### AIM
Summarize the Oppo DV-980H spec sheet below in two sentences.

### SOURCE EXCERPT
━━━━━━━━━━━━━━━━━━━━━━━━━━━━━━

Oppo DV-980H Universal DVD Player

by | Nov 14, 2007 | Component Reviews | 0 comments

Oppo DV-980H Universal DVD Player
SRP: $169

Disc Types
DVD-Video, DVD-Audio, SACD, CD, HDCD, Kodak Picture CD
Analog Audio: 7.1ch, 5.1ch or stereo
Digital Audio: Coaxial, Optical, HDMI
Analog Video: Composite, S-Video (Y/C), Component Video (Y/Pb/Pr, 480i/480p)
Digital Video: HDMI v1.2a with HDCP (NTSC: 480i/480p/720p/1080i/1080p, PAL 576i/576p/720p/1080i/1080p)
Video Characteristics
Composite Video Amplitude: 1.0Vp-p (75Ω)
S-Video Amplitude: Y: 1.0Vp-p (75Ω), C: 0.286Vp-p (75Ω)
Component Video: Y: 1.0Vp-p (75Ω), Pb/Pr: 0.7Vp-p (75Ω)
Audio Characteristics
Frequency: 20Hz – 20kHz (±1dB)
Signal-to-Noise Ratio: >100dB
Total Harmonic Distortion: < 0.01%
General Specification
Power Supply: ~ 100V – 240V, 50/60Hz AC
Power Consumption: 14W
Dimensions: 16-7/8 x 10-1/2 x 2 inches / 430mm x 267mm x 49mm
Weight: 5.10 lbs / 2.3kg

OPPO Digital Inc.

━━━━━━━━━━━━━━━━━━━━━━━━━━━━━━

### SUPPLIED INFORMATION

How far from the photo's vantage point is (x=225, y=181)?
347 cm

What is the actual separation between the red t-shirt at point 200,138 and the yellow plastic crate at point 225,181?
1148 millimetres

━━━━━━━━━━━━━━━━━━━━━━━━━━━━━━

### THE RESULT
The Oppo DV-980H Universal DVD Player, listed at an SRP of $169, plays DVD-Video, DVD-Audio, SACD, CD, HDCD and Kodak Picture CD. It offers 7.1ch, 5.1ch or stereo analog audio, coaxial, optical and HDMI digital audio, and HDMI video up to 1080p, while drawing 14W and weighing 5.10 lbs.